"Why not?" said Clelia Alba, and a cruel smile passed over her face. "It seems to me more decent than lying out in the fields together night after night."
"Silence!" said Don Silverio in that tone which awed the boldest. "Of what avail is your own virtue if it make you thus harsh, thus unbelieving, thus ready to condemn?"
"I claim no more virtue than any clean-living woman should possess; but Valerio Alba would not have brought his leman into my presence, neither shall his son do so."
"In your present mood, words are wasted on you. Go to your chamber, Sior' Clelia, and entreat Heaven to soften your heart. There is sorrow enough in store for you without your creating misery out of suspicion and unbelief. This house will not long be either yours or Adone's."
He left the kitchen and went out into the air; Clelia Alba was too proud, too dogged, in her obstinancy to endeavour to detain him or to ask him what he meant.

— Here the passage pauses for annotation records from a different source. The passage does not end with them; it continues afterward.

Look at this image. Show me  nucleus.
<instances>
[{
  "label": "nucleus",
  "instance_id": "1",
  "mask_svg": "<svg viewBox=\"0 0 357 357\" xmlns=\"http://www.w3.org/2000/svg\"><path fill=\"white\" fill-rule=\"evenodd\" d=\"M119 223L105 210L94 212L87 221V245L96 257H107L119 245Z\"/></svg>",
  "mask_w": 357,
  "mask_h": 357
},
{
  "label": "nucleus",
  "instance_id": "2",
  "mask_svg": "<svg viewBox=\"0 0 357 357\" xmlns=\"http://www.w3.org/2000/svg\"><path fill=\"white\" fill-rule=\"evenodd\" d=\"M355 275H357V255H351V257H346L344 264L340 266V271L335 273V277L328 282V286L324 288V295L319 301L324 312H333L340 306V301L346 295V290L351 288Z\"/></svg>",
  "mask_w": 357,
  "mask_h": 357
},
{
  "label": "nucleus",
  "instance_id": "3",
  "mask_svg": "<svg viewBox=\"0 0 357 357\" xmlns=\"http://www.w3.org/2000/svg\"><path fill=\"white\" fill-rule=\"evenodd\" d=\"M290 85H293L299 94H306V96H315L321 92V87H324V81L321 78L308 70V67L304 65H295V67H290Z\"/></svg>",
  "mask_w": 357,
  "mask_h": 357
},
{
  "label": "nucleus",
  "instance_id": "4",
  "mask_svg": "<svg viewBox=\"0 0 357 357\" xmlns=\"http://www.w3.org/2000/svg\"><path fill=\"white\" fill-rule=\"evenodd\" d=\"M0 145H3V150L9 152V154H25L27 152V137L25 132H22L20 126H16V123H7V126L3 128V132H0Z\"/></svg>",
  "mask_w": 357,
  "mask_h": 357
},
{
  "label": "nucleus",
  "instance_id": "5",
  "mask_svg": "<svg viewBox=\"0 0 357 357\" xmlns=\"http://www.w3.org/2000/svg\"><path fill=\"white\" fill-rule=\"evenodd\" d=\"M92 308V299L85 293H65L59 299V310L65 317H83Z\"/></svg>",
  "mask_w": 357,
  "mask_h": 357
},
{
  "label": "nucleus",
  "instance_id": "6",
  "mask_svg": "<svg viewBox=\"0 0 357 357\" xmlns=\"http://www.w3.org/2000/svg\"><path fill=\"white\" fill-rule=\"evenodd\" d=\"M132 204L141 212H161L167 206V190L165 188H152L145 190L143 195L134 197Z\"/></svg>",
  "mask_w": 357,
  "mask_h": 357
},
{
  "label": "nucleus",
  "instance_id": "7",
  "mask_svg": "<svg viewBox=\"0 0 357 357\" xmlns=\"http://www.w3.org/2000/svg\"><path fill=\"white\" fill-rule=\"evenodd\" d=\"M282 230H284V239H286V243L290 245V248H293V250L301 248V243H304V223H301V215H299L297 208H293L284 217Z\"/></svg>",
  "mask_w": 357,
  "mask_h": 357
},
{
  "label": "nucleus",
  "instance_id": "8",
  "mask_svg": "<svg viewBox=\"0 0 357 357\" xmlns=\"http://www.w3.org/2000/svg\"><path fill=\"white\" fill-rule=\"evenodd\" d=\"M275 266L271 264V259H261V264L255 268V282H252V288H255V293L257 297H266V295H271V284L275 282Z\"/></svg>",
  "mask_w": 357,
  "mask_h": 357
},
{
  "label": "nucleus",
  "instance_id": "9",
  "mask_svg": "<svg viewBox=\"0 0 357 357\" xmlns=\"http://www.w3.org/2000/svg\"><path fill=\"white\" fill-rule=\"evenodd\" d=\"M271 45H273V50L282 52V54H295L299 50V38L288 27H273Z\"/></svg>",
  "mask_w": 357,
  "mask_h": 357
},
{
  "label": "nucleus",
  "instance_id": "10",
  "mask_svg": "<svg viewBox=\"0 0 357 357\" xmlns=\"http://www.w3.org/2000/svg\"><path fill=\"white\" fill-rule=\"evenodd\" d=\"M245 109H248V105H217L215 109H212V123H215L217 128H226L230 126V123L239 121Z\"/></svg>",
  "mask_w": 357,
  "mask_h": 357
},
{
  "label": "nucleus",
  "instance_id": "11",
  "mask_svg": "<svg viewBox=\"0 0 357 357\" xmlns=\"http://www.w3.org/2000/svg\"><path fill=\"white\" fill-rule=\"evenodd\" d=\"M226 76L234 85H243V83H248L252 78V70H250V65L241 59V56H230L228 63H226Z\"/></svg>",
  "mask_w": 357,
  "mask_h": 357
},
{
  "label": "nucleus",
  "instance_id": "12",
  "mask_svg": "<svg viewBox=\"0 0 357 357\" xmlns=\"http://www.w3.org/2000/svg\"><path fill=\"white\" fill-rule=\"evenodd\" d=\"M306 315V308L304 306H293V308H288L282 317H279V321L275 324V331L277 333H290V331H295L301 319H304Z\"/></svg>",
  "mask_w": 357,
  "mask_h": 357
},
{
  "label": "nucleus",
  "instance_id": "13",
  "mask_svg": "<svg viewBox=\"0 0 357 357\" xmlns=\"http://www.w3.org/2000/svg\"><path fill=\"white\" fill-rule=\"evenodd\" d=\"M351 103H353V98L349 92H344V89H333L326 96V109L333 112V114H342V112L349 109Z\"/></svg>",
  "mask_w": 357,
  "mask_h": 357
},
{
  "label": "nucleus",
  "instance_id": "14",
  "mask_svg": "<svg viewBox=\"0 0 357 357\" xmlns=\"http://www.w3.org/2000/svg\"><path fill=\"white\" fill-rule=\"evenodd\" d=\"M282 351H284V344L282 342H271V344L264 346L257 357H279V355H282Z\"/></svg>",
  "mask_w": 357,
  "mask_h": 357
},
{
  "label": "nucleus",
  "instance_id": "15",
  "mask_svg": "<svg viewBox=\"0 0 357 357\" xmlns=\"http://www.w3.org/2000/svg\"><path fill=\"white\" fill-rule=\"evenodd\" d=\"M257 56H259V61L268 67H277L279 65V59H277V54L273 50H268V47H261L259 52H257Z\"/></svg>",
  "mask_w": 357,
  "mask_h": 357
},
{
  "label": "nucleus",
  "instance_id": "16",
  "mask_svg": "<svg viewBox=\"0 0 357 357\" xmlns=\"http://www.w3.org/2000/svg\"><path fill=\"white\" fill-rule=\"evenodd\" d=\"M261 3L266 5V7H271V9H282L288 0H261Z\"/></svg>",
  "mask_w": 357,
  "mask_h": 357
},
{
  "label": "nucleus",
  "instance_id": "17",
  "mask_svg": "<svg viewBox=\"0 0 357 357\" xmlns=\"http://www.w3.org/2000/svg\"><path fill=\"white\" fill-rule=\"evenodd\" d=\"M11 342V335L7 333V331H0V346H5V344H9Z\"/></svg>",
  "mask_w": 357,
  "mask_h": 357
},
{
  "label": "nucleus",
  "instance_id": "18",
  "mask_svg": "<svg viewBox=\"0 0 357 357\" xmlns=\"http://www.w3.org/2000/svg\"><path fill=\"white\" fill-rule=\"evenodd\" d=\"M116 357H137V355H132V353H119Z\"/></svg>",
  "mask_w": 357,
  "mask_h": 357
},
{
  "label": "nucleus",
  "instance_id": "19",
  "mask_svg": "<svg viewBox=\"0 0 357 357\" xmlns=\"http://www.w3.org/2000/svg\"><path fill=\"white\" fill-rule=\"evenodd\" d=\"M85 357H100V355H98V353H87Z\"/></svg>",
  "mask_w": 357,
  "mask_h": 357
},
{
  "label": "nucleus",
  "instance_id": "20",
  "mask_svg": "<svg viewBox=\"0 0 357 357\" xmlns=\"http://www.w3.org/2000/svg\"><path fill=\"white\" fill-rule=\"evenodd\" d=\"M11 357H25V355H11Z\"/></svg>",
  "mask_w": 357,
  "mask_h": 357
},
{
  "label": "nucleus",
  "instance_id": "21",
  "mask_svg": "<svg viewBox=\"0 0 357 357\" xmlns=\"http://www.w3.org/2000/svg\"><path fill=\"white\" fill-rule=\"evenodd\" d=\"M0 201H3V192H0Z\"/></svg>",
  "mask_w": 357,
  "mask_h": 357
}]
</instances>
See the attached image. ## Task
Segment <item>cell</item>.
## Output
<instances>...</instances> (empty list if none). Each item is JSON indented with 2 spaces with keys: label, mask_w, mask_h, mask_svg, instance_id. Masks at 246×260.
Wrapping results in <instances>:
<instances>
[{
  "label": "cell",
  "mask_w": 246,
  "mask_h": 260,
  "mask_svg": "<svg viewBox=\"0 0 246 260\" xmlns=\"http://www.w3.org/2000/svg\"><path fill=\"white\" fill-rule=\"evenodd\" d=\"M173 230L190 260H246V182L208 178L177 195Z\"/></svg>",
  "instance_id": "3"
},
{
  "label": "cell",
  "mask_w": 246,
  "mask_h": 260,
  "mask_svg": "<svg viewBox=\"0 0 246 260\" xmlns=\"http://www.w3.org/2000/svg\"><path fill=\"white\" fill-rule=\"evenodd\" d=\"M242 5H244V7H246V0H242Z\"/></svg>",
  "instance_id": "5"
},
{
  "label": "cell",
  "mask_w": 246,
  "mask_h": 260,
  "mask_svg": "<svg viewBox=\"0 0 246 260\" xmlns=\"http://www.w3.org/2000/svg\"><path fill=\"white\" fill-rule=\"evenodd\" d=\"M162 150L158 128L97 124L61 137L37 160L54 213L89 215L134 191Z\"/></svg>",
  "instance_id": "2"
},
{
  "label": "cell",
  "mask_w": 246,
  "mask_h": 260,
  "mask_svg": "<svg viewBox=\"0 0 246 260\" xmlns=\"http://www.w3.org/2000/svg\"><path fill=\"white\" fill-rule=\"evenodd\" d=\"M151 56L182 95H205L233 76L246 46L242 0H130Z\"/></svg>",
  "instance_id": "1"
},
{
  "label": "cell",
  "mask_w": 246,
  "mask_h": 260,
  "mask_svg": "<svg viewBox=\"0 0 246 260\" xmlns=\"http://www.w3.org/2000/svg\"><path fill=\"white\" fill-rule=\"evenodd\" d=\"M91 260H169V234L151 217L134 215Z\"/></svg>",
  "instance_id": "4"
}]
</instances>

"Where is Adone?" he asked of the old labourer Ettore, who was carrying manure in a great skip upon his back.
"He is down by the five apple-trees, sir," answered Ettore.

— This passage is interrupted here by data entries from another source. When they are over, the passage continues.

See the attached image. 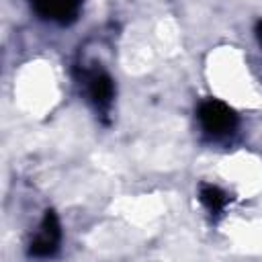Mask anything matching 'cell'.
I'll return each instance as SVG.
<instances>
[{
  "instance_id": "7a4b0ae2",
  "label": "cell",
  "mask_w": 262,
  "mask_h": 262,
  "mask_svg": "<svg viewBox=\"0 0 262 262\" xmlns=\"http://www.w3.org/2000/svg\"><path fill=\"white\" fill-rule=\"evenodd\" d=\"M61 239V227H59V219L53 211H47L33 242H31V254L33 256H49L57 250Z\"/></svg>"
},
{
  "instance_id": "5b68a950",
  "label": "cell",
  "mask_w": 262,
  "mask_h": 262,
  "mask_svg": "<svg viewBox=\"0 0 262 262\" xmlns=\"http://www.w3.org/2000/svg\"><path fill=\"white\" fill-rule=\"evenodd\" d=\"M199 199H201V203L207 207V211L213 213V215H219V213L227 207V203H229L227 192H223V190H221L219 186H215V184H203L201 190H199Z\"/></svg>"
},
{
  "instance_id": "277c9868",
  "label": "cell",
  "mask_w": 262,
  "mask_h": 262,
  "mask_svg": "<svg viewBox=\"0 0 262 262\" xmlns=\"http://www.w3.org/2000/svg\"><path fill=\"white\" fill-rule=\"evenodd\" d=\"M33 2L43 16H49L61 23L74 18L80 8V0H33Z\"/></svg>"
},
{
  "instance_id": "3957f363",
  "label": "cell",
  "mask_w": 262,
  "mask_h": 262,
  "mask_svg": "<svg viewBox=\"0 0 262 262\" xmlns=\"http://www.w3.org/2000/svg\"><path fill=\"white\" fill-rule=\"evenodd\" d=\"M84 82H86V92L90 100L96 104V108H108L113 102V94H115L111 76L104 74L102 70H92L84 76Z\"/></svg>"
},
{
  "instance_id": "8992f818",
  "label": "cell",
  "mask_w": 262,
  "mask_h": 262,
  "mask_svg": "<svg viewBox=\"0 0 262 262\" xmlns=\"http://www.w3.org/2000/svg\"><path fill=\"white\" fill-rule=\"evenodd\" d=\"M256 35H258V41L262 43V20L258 23V27H256Z\"/></svg>"
},
{
  "instance_id": "6da1fadb",
  "label": "cell",
  "mask_w": 262,
  "mask_h": 262,
  "mask_svg": "<svg viewBox=\"0 0 262 262\" xmlns=\"http://www.w3.org/2000/svg\"><path fill=\"white\" fill-rule=\"evenodd\" d=\"M199 121L203 125V129L215 137L227 135L235 129L237 125V115L233 113V108H229L225 102L209 98L205 102H201L199 106Z\"/></svg>"
}]
</instances>
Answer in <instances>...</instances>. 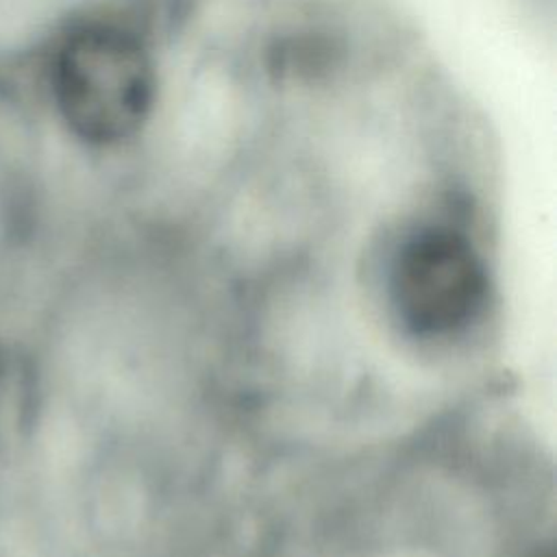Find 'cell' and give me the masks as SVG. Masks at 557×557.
<instances>
[{
    "mask_svg": "<svg viewBox=\"0 0 557 557\" xmlns=\"http://www.w3.org/2000/svg\"><path fill=\"white\" fill-rule=\"evenodd\" d=\"M485 287L481 257L448 226L418 228L394 257L392 305L416 337H446L468 326L485 305Z\"/></svg>",
    "mask_w": 557,
    "mask_h": 557,
    "instance_id": "cell-2",
    "label": "cell"
},
{
    "mask_svg": "<svg viewBox=\"0 0 557 557\" xmlns=\"http://www.w3.org/2000/svg\"><path fill=\"white\" fill-rule=\"evenodd\" d=\"M52 94L81 141L100 148L128 141L148 124L159 98L152 52L124 26H83L54 57Z\"/></svg>",
    "mask_w": 557,
    "mask_h": 557,
    "instance_id": "cell-1",
    "label": "cell"
}]
</instances>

The five apple-trees were beautiful old trees, gnarled, moss-grown, hoary, but still bearing abundant blossom; they grew in a field which was that year being trenched for young vines, a hard, back-breaking labour; the trenches were being cut obliquely, so as not to disturb the apple-trees or injure some fine fig-trees which grew there. Adone was at work, stripped to his shirt and hidden in the delved earth to his shoulders.
He looked up from the trench and lifted his hat as he saw the priest enter the field; then he resumed his labour.
"Come out of your ditch and hearken to me. I will not weary you with many words."